Depuis Louis XI, le vin des rois en Anjou c’est le liquoreux, comme le coteau de layon et son « Quart de Chaume », et autres bonnezeaux. Mais ici, nous abordons un terrain très difficile, genre 4X4 obligatoire pour s’en sortir. A partir d’une interprétation libre des textes qu’il a mis en ligne sur son site, je donne la parole à Patrick Baudoin, jeune vigneron et génie en herbe de Chaudefonds-sur-Layon (49). Un Saint Just du cru qui abonde dans le sens du sucré cher à Jean-Moïse Braitberg :
LA PLAIE DES LIQUOREUX EN FRANCE, C’EST LA CHAPTALISATION !
Je crois que la France (exceptées les Vendanges Tardives et Sélections de Grains Nobles d’Alsace), qui se veut le phare des grands vins dans le monde, est un des seuls pays où la chaptalisation des liquoreux est permise, depuis les années 20. Les conséquences sont multiples, catastrophiques, et largement sous-estimées par les consommateurs. Ce que nous recherchons par la concentration naturelle, ce n’est pas ce que donnent des sucres exogènes de la chaptalisation. Notre but, c’est de fournir plus de matière, des arômes confits qui évoluent merveilleusement avec le temps, en particulier ceux dus au botrytis. En général, un vin issu de botrytis va se stabiliser plus facilement seul qu’un vin fabriqué : donc moins de soufre. Mais les liquoreux chaptalisés dominent le marché. Conséquences, on trouve trois familles de consommateurs de ces vins : ceux qui ne veulent plus entendre parler des liquoreux (trop d’alcool, pâteux, soufrés) ; ceux qui s’y font… et ceux qui boivent les moins mauvais des fabriqués.
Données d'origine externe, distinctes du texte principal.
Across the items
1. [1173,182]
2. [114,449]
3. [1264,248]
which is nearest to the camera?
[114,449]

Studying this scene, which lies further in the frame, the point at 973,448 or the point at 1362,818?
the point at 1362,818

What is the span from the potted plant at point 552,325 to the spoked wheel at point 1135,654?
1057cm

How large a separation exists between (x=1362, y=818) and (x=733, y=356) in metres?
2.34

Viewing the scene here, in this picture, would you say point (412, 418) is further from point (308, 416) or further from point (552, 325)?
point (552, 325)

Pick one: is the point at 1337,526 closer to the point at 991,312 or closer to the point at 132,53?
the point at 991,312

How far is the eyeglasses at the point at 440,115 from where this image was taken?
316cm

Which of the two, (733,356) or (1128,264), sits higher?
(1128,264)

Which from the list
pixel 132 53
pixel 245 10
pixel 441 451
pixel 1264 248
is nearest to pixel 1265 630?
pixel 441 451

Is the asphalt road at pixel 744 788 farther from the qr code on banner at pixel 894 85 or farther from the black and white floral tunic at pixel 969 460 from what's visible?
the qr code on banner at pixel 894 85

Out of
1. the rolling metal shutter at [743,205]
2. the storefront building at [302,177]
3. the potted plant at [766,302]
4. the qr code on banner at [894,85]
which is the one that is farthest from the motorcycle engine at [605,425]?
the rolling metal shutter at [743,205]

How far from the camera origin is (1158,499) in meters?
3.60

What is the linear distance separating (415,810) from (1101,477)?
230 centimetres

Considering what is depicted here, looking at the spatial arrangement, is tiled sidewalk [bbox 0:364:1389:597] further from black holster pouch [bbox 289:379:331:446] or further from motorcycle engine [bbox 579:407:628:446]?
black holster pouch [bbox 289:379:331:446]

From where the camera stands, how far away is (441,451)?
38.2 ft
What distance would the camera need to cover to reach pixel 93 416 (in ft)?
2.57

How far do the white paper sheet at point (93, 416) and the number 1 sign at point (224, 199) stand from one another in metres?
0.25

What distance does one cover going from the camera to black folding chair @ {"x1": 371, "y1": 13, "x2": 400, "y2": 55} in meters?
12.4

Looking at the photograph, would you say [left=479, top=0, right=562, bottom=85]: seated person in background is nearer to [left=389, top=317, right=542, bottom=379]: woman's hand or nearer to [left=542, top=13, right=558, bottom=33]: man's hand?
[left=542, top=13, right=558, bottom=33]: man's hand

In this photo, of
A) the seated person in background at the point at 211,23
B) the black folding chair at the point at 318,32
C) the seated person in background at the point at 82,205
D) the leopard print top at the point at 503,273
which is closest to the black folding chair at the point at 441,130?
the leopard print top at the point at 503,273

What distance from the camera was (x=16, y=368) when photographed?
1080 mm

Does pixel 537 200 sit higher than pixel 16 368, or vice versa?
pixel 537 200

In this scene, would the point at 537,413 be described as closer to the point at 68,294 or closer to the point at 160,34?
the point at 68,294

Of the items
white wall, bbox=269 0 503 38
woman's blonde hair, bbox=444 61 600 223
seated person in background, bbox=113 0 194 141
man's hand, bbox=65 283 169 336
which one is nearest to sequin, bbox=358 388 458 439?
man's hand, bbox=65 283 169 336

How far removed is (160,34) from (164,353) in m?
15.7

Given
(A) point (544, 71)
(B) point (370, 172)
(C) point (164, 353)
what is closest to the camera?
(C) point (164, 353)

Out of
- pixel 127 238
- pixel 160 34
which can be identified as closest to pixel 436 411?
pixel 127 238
Quand on sait que le vigneron qui ne « sucre » pas son vin perd la moitié du volume, vous aurez compris que chaptaliser est un moyen de « gagner plus ». Pour le Layon, nous sommes tombés très bas tant en qualité qu’en notoriété. Ce qui nous met dans une spirale infernale : l’exigence qualitative n’est pas tenable à terme si on ne peut valoriser ces vins, financer les mauvaises années avec les bonnes, en vivre. Il est heureusement exact que, depuis une quinzaine d’années, sous l’impulsion d’une trentaine de vignerons, le niveau tend à s’améliorer.
Avant d’investir vos jolis euros dans du layon ou autre liquoreux, à priori si magnifiques, je vous conseille donc de toquer à la porte du gars Baudouin.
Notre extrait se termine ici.